Tiene que esquivar al perro para entrar a la casa, igual le muestra los dientes. Había tenido que apilar un montón de porquerías sobre la tierra recién apisonada por su culpa: había empezado a escarbar el muy hijo de puta. Ahí sí le pegó una patada que lo hizo rugir como lo que era: un animal herido.
Vuelve con las sillas. Se deja caer en una. Nadie dice nada. El viejo apenas lo mira. Controla la carne, le espanta las moscas. Lo mira de nuevo y él se estira en la silla, cierra los ojos y se pone de cara al cielo como si estuviera tomando ese sol débil de mayo. Le gustaría que fuera verano, piensa. Así podría irse a la mierda sin levantar sospechas. La gente se va en verano; ellos no, pero la gente sí y nadie anda preguntando: es obvio que están de vacaciones.
Si fuera verano, podría haber dicho que el pozo era para hacer una pileta. Si era capaz de cavarlo, también era capaz de levantar unos muros que retuvieran el agua, ponerles un piso. Al fin y al cabo, una pileta no era más que eso. Y no se recagaría de calor debajo de los ventiladores que remueven aire caliente como si estuvieran en el infierno; el infierno al que se va a ir si se quiebra, si todo sale mal. Si todo empeora, en realidad. Como había empeorado esa noche que todavía lleva pegada en el cuerpo, el mismo que anduvo solo como una máquina de golpear. Y ahí aparece el hueco, todo se pegotea: el teléfono de ella que sonaba, la respuesta que escribió rápido para callarlo: «No no vuelvo me quedo acá». No había mentido: ella se iba a quedar ahí.

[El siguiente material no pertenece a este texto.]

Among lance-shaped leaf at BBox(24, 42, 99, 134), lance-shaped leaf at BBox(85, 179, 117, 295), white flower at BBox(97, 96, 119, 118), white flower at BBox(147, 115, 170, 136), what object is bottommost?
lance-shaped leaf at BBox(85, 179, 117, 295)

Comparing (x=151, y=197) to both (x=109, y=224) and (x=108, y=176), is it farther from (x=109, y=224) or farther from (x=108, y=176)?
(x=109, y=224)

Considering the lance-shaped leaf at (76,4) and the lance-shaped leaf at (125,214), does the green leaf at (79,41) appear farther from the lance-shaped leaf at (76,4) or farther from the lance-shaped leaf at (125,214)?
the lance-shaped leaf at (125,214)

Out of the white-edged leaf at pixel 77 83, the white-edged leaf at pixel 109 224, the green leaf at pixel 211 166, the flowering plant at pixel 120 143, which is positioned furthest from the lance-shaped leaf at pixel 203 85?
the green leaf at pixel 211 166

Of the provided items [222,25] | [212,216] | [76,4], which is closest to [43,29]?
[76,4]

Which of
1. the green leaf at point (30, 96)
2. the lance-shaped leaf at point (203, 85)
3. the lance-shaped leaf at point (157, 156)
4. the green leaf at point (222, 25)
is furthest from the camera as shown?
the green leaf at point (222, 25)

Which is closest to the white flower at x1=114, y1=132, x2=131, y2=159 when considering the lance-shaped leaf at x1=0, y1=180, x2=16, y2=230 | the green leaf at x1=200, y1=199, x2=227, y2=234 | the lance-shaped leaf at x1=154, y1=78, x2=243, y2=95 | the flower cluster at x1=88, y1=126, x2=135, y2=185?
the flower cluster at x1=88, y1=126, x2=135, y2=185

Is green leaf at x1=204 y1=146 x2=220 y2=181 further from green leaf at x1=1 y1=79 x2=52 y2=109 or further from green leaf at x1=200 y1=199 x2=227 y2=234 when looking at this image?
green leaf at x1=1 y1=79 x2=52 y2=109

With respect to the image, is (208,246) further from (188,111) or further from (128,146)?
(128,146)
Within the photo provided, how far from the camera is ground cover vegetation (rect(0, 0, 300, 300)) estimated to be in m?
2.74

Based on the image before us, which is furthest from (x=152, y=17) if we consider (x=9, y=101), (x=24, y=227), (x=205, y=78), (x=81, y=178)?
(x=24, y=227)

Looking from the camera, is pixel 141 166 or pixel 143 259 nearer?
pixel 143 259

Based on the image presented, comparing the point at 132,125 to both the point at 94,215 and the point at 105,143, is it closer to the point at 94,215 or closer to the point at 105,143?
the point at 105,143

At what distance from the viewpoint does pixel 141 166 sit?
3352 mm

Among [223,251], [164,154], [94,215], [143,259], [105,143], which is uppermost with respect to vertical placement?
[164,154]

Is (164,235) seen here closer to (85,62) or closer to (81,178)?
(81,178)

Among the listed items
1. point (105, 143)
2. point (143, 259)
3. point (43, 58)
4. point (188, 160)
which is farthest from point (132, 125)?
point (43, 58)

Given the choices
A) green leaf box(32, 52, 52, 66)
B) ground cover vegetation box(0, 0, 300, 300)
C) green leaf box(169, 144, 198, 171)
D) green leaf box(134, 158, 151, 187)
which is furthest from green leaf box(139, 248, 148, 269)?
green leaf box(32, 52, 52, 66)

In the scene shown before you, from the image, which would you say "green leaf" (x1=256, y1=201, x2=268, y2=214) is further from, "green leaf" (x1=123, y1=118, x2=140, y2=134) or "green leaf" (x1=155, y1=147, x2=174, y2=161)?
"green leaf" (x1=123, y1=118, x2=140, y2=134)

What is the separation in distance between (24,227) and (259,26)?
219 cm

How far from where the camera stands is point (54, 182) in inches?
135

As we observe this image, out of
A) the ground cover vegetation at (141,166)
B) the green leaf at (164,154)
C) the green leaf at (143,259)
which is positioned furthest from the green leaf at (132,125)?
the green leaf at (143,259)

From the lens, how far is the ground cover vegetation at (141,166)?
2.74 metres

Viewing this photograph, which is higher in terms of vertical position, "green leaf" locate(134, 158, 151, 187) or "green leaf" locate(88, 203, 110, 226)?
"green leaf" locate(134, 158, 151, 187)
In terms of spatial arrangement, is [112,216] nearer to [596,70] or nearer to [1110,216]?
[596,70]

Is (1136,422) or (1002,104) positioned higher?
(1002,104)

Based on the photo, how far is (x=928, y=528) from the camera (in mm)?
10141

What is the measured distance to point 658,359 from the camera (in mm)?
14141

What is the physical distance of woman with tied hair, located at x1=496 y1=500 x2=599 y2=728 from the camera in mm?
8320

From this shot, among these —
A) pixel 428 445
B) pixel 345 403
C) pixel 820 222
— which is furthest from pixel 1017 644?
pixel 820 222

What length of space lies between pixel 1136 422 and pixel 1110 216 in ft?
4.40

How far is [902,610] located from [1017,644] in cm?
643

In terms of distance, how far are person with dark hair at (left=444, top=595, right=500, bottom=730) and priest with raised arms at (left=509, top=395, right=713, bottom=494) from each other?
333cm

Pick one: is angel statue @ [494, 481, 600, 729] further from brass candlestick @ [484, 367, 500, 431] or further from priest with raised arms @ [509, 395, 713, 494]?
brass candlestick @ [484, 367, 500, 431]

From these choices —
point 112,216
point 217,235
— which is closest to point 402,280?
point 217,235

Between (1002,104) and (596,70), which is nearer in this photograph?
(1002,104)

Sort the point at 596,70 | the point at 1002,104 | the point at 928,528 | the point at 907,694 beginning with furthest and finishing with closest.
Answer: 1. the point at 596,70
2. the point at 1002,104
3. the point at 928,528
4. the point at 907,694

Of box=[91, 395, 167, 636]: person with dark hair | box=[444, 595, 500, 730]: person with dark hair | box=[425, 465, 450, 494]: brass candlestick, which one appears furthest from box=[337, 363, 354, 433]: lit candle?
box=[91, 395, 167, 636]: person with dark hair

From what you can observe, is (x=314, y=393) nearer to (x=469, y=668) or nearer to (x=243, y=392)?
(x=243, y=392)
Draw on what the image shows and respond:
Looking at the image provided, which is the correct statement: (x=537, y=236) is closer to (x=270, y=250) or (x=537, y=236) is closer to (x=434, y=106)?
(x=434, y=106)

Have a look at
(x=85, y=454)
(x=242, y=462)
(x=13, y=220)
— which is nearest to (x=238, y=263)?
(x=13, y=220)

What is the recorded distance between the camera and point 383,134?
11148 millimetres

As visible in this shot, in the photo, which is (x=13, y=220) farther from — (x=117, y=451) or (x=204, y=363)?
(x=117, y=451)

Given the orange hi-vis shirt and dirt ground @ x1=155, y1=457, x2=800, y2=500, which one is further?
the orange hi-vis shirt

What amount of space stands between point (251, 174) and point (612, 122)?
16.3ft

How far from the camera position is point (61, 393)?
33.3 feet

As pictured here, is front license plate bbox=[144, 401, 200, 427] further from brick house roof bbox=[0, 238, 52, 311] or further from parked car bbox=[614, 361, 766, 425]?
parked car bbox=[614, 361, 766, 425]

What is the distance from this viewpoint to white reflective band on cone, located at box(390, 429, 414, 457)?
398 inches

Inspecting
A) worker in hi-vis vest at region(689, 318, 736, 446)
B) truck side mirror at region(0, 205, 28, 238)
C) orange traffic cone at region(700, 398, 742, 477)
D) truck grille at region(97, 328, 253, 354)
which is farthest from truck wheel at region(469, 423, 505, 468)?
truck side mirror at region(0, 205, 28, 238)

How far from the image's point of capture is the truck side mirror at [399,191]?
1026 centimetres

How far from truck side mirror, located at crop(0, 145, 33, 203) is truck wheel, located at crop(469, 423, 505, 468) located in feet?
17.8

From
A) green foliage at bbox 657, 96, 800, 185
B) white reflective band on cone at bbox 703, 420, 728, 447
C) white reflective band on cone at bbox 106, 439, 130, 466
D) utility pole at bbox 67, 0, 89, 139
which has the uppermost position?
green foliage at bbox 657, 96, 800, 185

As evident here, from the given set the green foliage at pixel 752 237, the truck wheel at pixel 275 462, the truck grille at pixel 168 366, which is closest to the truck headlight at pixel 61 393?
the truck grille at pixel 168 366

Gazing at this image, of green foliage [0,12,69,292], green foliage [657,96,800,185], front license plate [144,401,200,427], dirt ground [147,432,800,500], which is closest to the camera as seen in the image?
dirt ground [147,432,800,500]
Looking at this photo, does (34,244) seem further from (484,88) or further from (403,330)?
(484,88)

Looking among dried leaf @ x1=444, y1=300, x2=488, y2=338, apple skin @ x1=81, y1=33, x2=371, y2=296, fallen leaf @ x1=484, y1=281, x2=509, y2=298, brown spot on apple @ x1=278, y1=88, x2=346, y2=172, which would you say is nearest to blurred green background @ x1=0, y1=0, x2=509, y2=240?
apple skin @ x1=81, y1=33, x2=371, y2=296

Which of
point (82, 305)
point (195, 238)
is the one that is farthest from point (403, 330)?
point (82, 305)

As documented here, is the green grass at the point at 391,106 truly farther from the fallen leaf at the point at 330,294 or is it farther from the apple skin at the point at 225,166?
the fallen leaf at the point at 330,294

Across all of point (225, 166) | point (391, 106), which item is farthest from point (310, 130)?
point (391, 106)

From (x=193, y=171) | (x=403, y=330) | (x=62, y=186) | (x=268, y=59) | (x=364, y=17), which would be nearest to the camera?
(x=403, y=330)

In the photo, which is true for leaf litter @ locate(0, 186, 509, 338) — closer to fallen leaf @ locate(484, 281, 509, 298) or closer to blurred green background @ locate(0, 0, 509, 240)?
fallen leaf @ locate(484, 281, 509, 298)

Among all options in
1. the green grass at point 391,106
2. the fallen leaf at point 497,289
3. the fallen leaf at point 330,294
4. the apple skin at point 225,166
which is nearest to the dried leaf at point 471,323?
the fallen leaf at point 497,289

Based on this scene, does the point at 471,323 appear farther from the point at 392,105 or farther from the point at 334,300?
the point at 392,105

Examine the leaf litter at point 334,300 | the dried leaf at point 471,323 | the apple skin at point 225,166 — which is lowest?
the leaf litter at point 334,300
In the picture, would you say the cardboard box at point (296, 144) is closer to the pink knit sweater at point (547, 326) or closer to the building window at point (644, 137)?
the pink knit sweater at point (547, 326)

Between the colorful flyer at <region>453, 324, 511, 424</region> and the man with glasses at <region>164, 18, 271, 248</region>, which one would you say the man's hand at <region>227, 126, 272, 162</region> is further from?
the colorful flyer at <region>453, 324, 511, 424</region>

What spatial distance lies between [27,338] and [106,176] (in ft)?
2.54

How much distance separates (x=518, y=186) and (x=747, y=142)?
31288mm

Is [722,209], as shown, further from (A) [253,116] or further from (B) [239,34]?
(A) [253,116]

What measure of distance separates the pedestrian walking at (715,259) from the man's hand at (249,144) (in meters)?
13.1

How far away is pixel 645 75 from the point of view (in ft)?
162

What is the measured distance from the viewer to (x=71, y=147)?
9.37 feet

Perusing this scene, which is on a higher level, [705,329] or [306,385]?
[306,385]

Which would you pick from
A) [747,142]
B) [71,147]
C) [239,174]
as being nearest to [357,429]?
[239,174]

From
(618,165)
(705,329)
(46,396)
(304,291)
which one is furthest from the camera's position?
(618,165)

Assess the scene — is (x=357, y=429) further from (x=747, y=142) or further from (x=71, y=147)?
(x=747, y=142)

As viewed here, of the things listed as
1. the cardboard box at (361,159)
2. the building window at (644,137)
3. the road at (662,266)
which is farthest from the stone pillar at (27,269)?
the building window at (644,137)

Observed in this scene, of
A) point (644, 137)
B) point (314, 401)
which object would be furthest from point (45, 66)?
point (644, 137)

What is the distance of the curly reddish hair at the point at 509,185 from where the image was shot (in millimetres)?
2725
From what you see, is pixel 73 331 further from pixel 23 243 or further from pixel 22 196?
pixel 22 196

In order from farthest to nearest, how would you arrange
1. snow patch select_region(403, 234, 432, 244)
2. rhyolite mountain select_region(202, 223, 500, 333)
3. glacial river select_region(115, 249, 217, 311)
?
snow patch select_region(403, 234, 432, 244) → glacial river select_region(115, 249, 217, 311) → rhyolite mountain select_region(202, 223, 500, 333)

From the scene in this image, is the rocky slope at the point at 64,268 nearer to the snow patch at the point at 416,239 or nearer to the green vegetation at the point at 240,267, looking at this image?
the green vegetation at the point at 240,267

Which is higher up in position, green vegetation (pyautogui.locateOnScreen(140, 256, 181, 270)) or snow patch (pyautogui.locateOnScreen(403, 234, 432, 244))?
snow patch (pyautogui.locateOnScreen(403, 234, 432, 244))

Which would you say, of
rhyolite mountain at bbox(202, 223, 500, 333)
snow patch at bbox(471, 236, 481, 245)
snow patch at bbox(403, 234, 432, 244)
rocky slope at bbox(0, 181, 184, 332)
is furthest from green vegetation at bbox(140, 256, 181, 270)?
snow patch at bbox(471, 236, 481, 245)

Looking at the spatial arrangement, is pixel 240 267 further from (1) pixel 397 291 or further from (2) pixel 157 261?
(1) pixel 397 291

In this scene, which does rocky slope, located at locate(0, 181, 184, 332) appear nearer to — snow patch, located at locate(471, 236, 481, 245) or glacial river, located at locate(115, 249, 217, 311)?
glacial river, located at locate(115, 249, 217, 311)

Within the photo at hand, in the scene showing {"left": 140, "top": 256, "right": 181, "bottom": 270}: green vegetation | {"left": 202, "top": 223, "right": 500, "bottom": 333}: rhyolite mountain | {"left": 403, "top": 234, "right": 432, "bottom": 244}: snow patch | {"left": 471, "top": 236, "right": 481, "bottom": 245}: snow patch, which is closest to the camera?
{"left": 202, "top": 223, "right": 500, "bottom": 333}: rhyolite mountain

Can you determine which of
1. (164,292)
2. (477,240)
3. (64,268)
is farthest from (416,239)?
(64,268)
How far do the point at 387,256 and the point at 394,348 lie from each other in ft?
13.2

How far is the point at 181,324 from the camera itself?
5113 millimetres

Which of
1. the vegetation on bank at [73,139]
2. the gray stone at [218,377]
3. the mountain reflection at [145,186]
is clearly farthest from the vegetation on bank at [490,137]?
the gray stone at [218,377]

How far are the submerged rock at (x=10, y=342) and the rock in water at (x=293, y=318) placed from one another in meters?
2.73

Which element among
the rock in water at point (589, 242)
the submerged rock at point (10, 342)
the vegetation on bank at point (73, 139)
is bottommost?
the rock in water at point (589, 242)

Rellenar un pozo es distinto que cavarlo: rellenarlo es más fácil, ayuda a pensar. Así se le ocurrió desarmar el teléfono de ella, tirarlo lejos para que nadie lo encontrara; decir que él la había dejado en una esquina, que había unos pibes raros, sí. Que no había pensado que pudiera pasarle algo. Fue escupiendo todo sobre la marcha mientras le hacían las preguntas. Hablar poco ayudaba; que todos dijeran que era tímido, también. Era sencillo responder lo que los demás querían escuchar.
No para ella: ella respondía siempre lo que pensaba. Si no, no hubieran discutido. Ya se le iba a empezar a notar. Qué mierda iba a hacer él. Que se tomara las pastillas, que se dejara de joder. No era tan difícil. Pero ella que no, que no quería. Ni siquiera cuando la penetró le dijo que sí. «No, no, no» y el sonido de sus puños al golpear los huesos: una catarata de chasquidos, el zumbido que se teñía de rojo. El olor de la sangre, el de la tierra húmeda. Los grillos entre los pastizales del barrio en plena noche. Todo zumbaba, le vibraba en el cuerpo: era la urgencia. Acabar con todo rápido y meterse él también en el fondo de un pozo, otro, el que siempre había llevado adentro.